I’m scheduled for an Immigration Court hearing on my asylum case in a few weeks, and everyone says that the judge handling my case if famous for denying everyone. He sure seemed grumpy in the Master Calendar hearing. How can I find out more about him, and what can I do about this?

Answer:

First, don’t panic. Even a tough judge – assuming the rumors are true --  can’t get away with denying every single asylum case he sees. If your case is well presented and convincing, it may be one of the few that this judge grants.
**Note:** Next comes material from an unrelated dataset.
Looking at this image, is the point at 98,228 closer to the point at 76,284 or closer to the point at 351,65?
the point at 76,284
However, it is true that there is a wide disparity in the percentage of asylum cases that different Immigration Judges (IJs) grant. While the average number of cases granted by IJs was, as of 2012, about 56%, some judges grant far more than this, and some far less. This has led many commentators to worry that the IJs are applying the law inconsistently or based on bias.

To find out more about your judge, check out Syracuse University’s database of immigration judges. It lets you input your city and the name of your judge, and see report on him (or her). This report includes the judge's background and the percentage of asylum cases that he or she has granted in given years, and how this compares to other judges across the United States.
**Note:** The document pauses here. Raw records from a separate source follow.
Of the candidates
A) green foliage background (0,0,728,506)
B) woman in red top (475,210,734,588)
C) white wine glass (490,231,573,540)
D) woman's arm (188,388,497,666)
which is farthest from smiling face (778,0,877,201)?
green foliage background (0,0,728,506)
If you don’t like what you see on your judge, you unfortunately cannot do much to change that. You cannot request a different judge within the same court. As an extreme measure, you could move to another state or another court jurisdiction, but you would probably need to find a new lawyer. Be sure your lawyer advises the Immigration Court of your new address and asks for what’s called a “change of venue.”

Short of moving, you want to make sure your case is as well-presented as possible. The purpose is not only so that you try to convince this judge of the merits of your asylum case, but so that you also build a record for appeal. Noncitizens have many opportunities to appeal their asylum cases, as described in “How Many Times You Can Appeal an Asylum Denial.” But for the most part, appeals boards and courts don’t get to hear the whole case all over again. They just look at the evidence and the transcript before the IJ and see whether the IJ committed any errors.

So, for instance, if you were just to give up and present only a few minutes of testimony, thinking, “This is hopeless,” the case on appeal would be very thin, and its chances of it being overturned in your favor low. If the IJ is difficult to deal with in person, try not to get angry or shut down – just tell yourself, “I’m building a record for appeal,” and keep explaining your asylum claim to the best of your abilities.

To maximize your chances of success, statistics also show that it’s best to hire an immigration attorney.